Wall Street PR

BJ’s Restaurants, Inc. (NASDAQ:BJRI) Marches Ahead Despite Rating Setback

Boston, MA 03/06/2014 (wallstreetpr) – BJ’s Restaurants, Inc. (NASDAQ:BJRI) is heading up today as it soars by over 12% in the early phase of the market session, a day after the company received a downgrade rating from an analyst at Piper Jaffray.

Rating And Price Revised Downward

In a research report released yesterday, the analyst at Piper Jaffray revised their stock rating and price target downward for the restaurant chain company. The research firm now has ‘Neutral’ rating over it from its earlier ‘Outperform’ rating. The price target is lowered to $27 from the previous $30. The firm cited that the company’s initiatives to revive its business will take longer than expected.

LacklusterQuarterly Performance

Towards the end of last month, BJ’s Restaurants, Inc. (NASDAQ:BJRI)  presented its fourth quarter results, which came in line with the market consensus. Its earnings per share matched the expectation of $0.06 per share, while its revenue also came in at $199.8 million, recording a slow paced growth of 8%, most of which is contributed by 12% growth in operating weeks. The deceleration in the revenue during the quarter is on account of expenses related to 17 new locations that it opened last year.

Comparable restaurant sales fell 2.7% as against 3% in the previous year’s same quarter.

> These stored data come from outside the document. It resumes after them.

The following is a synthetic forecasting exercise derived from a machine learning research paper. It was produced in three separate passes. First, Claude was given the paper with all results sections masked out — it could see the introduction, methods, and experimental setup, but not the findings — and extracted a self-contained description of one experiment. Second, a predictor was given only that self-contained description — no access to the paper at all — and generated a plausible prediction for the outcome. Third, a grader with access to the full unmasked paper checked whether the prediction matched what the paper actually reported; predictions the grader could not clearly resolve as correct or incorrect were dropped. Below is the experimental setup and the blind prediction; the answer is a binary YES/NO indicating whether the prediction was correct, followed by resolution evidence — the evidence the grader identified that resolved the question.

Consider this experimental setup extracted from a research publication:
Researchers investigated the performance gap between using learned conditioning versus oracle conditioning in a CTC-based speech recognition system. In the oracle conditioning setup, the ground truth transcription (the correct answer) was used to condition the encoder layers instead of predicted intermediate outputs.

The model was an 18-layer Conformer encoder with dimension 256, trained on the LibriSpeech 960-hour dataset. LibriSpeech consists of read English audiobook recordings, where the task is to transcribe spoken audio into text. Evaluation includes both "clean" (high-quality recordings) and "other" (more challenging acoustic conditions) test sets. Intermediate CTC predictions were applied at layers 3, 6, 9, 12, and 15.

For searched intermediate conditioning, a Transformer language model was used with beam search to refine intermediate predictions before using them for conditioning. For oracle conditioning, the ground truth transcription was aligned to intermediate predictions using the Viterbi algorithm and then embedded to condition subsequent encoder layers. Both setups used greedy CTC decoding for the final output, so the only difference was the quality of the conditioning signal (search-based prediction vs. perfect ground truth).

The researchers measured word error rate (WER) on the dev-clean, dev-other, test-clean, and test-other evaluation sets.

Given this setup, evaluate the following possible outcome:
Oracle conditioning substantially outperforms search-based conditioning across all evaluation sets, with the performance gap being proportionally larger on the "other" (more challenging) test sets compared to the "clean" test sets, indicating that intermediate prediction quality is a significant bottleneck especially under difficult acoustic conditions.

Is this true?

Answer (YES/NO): YES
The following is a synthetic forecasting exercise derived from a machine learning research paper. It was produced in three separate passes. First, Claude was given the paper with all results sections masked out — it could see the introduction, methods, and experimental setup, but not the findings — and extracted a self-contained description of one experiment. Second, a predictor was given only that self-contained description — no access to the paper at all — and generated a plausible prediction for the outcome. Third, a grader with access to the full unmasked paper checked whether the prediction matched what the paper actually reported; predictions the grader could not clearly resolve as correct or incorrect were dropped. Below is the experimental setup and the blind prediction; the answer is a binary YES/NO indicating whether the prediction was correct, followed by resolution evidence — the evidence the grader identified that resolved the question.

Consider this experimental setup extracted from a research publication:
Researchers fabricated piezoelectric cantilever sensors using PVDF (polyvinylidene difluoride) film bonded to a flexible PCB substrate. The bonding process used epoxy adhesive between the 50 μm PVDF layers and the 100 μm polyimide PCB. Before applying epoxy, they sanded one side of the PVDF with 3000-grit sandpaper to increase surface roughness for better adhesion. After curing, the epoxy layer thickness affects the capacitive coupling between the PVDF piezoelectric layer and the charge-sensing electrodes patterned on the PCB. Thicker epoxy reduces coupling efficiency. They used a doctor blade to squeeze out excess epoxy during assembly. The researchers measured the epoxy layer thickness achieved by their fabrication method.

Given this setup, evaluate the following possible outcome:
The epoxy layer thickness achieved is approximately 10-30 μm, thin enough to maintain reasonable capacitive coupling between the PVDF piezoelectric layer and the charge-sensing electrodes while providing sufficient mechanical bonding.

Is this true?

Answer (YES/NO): YES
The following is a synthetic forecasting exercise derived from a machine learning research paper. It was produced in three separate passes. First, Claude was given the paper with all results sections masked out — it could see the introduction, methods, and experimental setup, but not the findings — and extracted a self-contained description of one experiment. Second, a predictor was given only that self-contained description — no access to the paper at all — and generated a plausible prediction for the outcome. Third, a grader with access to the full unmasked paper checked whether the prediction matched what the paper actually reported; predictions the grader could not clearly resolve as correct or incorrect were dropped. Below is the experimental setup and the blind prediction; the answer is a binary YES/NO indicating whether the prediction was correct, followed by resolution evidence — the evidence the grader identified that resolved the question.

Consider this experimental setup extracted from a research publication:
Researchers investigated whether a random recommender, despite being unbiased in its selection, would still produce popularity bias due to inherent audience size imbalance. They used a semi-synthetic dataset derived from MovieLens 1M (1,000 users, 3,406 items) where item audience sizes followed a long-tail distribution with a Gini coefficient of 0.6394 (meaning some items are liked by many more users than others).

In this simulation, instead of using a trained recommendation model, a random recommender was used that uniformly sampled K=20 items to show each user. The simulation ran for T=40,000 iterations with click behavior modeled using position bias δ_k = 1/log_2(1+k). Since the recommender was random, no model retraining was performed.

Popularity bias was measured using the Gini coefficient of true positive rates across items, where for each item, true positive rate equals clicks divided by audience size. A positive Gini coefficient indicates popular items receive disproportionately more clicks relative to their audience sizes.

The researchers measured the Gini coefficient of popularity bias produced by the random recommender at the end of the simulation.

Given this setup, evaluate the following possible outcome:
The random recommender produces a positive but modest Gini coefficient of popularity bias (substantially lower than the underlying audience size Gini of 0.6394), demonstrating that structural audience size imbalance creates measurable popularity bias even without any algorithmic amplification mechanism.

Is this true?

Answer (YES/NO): NO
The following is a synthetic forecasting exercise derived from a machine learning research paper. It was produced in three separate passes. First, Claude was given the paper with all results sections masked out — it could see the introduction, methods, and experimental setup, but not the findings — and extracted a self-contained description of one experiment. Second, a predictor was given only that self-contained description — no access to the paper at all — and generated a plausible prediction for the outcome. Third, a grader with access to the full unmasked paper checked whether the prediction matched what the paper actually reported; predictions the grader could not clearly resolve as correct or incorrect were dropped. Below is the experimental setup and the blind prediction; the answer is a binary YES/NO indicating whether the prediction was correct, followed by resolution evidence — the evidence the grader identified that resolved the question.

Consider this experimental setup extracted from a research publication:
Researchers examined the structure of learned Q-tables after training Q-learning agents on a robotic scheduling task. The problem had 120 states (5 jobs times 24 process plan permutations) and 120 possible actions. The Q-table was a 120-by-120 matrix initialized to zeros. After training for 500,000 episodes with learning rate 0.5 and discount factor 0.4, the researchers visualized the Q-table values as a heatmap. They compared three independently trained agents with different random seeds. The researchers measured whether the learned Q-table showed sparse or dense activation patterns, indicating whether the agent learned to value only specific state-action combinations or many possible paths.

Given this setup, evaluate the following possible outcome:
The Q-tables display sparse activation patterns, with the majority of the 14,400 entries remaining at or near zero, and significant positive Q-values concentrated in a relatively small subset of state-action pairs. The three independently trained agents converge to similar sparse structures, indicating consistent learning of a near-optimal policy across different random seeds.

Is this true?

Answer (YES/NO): NO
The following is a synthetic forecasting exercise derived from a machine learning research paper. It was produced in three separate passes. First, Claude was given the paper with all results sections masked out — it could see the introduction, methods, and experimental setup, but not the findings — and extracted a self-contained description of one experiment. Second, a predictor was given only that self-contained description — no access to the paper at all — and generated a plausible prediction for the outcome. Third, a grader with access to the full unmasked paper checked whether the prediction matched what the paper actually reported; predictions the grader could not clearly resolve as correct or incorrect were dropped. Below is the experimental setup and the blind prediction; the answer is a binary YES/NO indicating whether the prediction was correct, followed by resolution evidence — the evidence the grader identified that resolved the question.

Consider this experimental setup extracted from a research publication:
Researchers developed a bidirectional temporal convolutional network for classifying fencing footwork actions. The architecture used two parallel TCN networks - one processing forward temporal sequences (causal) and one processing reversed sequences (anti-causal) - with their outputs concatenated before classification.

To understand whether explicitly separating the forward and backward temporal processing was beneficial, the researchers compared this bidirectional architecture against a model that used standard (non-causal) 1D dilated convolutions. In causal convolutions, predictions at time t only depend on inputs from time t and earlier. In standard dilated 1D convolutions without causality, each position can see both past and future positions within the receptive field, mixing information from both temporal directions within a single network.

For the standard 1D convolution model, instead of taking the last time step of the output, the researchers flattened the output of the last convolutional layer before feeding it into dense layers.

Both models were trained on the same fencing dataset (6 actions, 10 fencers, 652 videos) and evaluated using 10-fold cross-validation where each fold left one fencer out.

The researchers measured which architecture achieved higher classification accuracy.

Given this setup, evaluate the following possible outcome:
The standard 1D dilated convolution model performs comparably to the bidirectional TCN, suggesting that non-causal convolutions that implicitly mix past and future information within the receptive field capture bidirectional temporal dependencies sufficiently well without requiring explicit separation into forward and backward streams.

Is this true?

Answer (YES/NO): NO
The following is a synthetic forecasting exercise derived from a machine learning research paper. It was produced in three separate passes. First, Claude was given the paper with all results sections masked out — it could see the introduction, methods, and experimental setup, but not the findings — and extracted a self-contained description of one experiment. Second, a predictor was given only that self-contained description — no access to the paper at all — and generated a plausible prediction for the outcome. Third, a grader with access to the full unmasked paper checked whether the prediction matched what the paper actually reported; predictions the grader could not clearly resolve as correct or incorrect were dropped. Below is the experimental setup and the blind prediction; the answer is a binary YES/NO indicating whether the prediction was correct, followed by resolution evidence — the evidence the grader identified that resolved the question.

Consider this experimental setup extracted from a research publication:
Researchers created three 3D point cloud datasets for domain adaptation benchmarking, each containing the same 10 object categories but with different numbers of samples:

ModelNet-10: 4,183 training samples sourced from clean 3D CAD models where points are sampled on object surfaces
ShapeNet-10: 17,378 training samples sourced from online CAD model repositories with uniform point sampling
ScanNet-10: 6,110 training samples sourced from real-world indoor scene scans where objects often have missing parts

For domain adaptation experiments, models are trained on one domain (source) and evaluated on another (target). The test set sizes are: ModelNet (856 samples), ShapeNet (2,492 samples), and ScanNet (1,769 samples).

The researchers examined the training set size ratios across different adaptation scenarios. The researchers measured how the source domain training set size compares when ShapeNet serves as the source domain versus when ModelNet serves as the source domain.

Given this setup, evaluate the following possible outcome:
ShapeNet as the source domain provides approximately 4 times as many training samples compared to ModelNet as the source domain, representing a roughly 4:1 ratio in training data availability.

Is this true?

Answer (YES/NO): YES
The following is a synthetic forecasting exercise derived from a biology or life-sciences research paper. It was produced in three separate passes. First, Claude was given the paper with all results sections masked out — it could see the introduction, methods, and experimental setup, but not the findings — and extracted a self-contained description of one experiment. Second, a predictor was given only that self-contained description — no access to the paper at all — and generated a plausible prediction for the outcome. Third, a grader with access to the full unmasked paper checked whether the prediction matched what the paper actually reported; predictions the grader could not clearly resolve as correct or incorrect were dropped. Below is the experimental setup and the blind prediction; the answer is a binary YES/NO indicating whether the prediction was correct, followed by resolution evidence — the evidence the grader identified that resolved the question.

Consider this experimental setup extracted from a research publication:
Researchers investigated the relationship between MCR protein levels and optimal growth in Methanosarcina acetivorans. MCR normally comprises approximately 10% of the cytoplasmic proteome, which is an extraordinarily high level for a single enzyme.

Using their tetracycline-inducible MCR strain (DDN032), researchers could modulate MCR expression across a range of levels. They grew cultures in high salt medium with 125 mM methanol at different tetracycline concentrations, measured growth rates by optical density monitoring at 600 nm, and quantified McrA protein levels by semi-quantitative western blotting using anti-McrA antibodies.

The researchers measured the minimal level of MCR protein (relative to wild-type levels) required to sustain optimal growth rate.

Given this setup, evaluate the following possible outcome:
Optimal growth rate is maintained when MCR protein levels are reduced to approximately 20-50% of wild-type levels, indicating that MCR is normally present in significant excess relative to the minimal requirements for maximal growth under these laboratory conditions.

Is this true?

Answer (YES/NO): YES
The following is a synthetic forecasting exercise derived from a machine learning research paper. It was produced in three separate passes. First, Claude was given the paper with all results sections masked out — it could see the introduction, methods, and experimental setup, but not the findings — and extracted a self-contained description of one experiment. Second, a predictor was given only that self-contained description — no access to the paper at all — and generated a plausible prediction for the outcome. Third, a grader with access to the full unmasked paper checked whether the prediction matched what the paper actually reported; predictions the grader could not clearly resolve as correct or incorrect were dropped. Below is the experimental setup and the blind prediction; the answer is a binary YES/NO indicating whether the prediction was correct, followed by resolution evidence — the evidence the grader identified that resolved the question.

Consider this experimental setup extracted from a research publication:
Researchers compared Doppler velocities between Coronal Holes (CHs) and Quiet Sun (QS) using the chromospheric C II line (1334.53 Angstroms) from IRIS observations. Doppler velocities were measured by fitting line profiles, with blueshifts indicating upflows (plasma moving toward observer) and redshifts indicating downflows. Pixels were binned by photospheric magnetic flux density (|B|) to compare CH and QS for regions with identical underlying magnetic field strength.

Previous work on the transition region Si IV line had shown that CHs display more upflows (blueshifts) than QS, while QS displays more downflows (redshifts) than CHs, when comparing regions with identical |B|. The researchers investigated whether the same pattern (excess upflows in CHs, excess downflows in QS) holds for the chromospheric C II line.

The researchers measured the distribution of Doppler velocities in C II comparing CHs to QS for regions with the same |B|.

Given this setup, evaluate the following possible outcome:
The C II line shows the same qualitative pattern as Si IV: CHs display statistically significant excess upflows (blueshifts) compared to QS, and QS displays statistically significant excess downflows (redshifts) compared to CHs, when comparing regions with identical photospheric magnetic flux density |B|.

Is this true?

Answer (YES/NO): NO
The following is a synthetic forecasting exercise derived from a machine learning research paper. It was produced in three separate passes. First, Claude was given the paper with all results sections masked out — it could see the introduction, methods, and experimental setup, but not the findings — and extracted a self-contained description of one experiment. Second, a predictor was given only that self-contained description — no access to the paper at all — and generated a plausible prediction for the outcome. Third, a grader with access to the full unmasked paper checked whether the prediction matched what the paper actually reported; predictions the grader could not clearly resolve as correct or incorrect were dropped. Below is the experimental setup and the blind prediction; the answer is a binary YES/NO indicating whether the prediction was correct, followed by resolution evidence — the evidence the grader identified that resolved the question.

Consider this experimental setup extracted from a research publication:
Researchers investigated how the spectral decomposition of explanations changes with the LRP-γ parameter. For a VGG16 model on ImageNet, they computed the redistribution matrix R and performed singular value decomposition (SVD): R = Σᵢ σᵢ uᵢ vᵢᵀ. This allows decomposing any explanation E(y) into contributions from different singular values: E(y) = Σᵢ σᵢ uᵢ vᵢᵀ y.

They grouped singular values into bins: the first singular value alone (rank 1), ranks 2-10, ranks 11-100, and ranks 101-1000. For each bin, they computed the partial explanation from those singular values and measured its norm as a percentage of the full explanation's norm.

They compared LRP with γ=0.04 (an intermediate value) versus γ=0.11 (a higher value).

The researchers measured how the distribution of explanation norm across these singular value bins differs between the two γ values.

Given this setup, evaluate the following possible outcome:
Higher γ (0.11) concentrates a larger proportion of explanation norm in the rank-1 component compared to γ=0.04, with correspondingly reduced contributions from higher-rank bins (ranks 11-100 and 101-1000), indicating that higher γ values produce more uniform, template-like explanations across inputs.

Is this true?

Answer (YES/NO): YES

This decline is a reflection of reduced guest traffic at the rate of 2.3% during the period due to curtailed holiday shopping season and the polar vertex effect. Moreover, BJ’s Restaurants, Inc. (NASDAQ:BJRI)’s strategy of extensive promotional activity and deep discounts did not appear to work this time as evidenced from 0.4% decline in average guest check. On top of this, the operating margin also went down 380 bps in the last one year to 0.9%, pointing out to increase in the overall cost structure.

For the full year 2013, BJ’s Restaurants, Inc. (NASDAQ:BJRI) earnings per share show up at $0.85, which is a 24% decline year-over-year. Revenues over the year accelerated at the rate of 9.4% to $775.1 million. The company is eyeing to open 425 more restaurants in the home market, with more units based in Florida and Texas. A significant change this year in these openings is that it will be based on its new model of 7,400 square feet, which could trim down its expenditure by $1 million as compared to the existing format, while keeping the same productivity, eventually helping to garner more returns on invested capital.